Arbeitsauftrag 1: Wandle die Zeilen der Datensätze in eine JSON-Liste von Zeichenketten um, eine pro Zeile und ohne Leerzeilen. Beginne mit der Zeile, die „How far away“ enthält, und ende mit dem Schluss der Datensätze; beide Enden gehören dazu.

Extrahierter Text:

___

Hunderte Versionen vom selben heiligen Text

Septuaginta-Forscher versuchen, die erste griechische Übersetzung des Alten Testaments zu rekonstruieren. Statt wie geplant 30 Jahre dauert das Projekt jetzt schon mehr als 100. Immer wieder werden neue Schriften gefunden und lesbar gemacht

Hundert Jahre und noch immer kein Ende: Das Forschungsprojekt „Septuaginta-Edition“ an der Göttinger Akademie der Wissenschaften hat schon Generationen von Religionswissenschaftlern, Historikern und Altphilologen aus aller Welt zur Verzweiflung getrieben. Sie alle waren und sind damit beschäftigt, die ursprüngliche Fassung der griechischen Übersetzung des Alten Testaments zu rekonstruieren – und damit der ältesten Bibelübersetzung überhaupt. Die Mühe lohne sich aber, sagen die Beteiligten. Denn man habe es mit einem für das Judentum und das Christentum gleichermaßen heiligen Text und damit einem Grundlagendokument der Kulturgeschichte zu tun.

___

Verfügbare Datensätze:
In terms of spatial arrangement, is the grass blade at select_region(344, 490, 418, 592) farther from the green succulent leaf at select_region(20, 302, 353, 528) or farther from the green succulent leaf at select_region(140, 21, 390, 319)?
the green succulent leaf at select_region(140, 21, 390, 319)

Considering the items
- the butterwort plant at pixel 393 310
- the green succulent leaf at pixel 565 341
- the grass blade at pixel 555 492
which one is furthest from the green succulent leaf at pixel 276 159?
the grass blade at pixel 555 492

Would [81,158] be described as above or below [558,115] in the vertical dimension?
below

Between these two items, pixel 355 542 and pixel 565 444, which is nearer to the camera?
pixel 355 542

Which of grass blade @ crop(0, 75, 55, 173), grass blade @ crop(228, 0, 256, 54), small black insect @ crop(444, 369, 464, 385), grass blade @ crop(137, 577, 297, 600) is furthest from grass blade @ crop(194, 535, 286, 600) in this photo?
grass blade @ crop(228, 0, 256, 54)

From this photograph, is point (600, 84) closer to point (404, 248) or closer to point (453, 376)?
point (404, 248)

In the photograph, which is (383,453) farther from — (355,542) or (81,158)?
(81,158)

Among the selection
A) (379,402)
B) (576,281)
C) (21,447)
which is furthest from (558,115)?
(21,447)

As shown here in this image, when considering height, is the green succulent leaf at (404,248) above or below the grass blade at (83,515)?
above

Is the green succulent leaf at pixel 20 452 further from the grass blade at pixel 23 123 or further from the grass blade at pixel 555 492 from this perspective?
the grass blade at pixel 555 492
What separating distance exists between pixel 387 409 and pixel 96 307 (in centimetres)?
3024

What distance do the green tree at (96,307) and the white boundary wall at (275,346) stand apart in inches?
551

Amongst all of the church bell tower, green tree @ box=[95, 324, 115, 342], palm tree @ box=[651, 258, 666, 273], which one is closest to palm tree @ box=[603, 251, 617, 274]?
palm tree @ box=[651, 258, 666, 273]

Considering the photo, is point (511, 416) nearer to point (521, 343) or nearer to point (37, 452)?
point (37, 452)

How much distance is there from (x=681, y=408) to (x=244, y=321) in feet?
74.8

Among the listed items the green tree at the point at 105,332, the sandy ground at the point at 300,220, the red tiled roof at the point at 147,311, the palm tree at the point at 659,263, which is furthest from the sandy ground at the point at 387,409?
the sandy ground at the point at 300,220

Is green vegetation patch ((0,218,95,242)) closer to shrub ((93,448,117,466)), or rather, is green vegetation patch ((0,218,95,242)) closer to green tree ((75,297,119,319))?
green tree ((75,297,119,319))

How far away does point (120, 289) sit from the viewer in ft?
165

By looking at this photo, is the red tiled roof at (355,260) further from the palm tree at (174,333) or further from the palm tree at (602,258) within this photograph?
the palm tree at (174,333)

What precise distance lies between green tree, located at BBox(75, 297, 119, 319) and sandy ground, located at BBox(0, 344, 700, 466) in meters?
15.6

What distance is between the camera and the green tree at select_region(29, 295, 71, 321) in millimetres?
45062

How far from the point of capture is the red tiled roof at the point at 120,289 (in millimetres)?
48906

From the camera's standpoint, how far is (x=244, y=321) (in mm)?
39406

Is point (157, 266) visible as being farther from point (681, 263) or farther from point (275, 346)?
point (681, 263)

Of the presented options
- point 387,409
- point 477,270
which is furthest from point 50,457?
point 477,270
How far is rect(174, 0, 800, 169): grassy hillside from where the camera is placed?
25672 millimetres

___

Arbeitsauftrag 2:
Beantworte anhand des Textes über die Septuaginta-Edition:
(a) Wie viele Jahre waren ursprünglich für das Projekt geplant?
(b) An welcher Einrichtung ist das Forschungsprojekt angesiedelt?
(c) Für welche beiden Religionen ist der Text laut den Beteiligten heilig?

Erwartete Antwort 1:
[
  "How far away does point (120, 289) sit from the viewer in ft?",
  "165",
  "By looking at this photo, is the red tiled roof at (355,260) further from the palm tree at (174,333) or further from the palm tree at (602,258) within this photograph?",
  "the palm tree at (174,333)",
  "What precise distance lies between green tree, located at BBox(75, 297, 119, 319) and sandy ground, located at BBox(0, 344, 700, 466) in meters?",
  "15.6",
  "What distance is between the camera and the green tree at select_region(29, 295, 71, 321) in millimetres?",
  "45062",
  "How far from the point of capture is the red tiled roof at the point at 120,289 (in millimetres)?",
  "48906",
  "From the camera's standpoint, how far is (x=244, y=321) (in mm)?",
  "39406",
  "Is point (157, 266) visible as being farther from point (681, 263) or farther from point (275, 346)?",
  "point (681, 263)",
  "Of the presented options",
  "- point 387,409",
  "- point 477,270",
  "which is furthest from point 50,457?",
  "point 477,270",
  "How far is rect(174, 0, 800, 169): grassy hillside from where the camera is placed?",
  "25672 millimetres"
]

Erwartete Antwort 2:
(a) 30 Jahre
(b) An der Göttinger Akademie der Wissenschaften
(c) Für das Judentum und das Christentum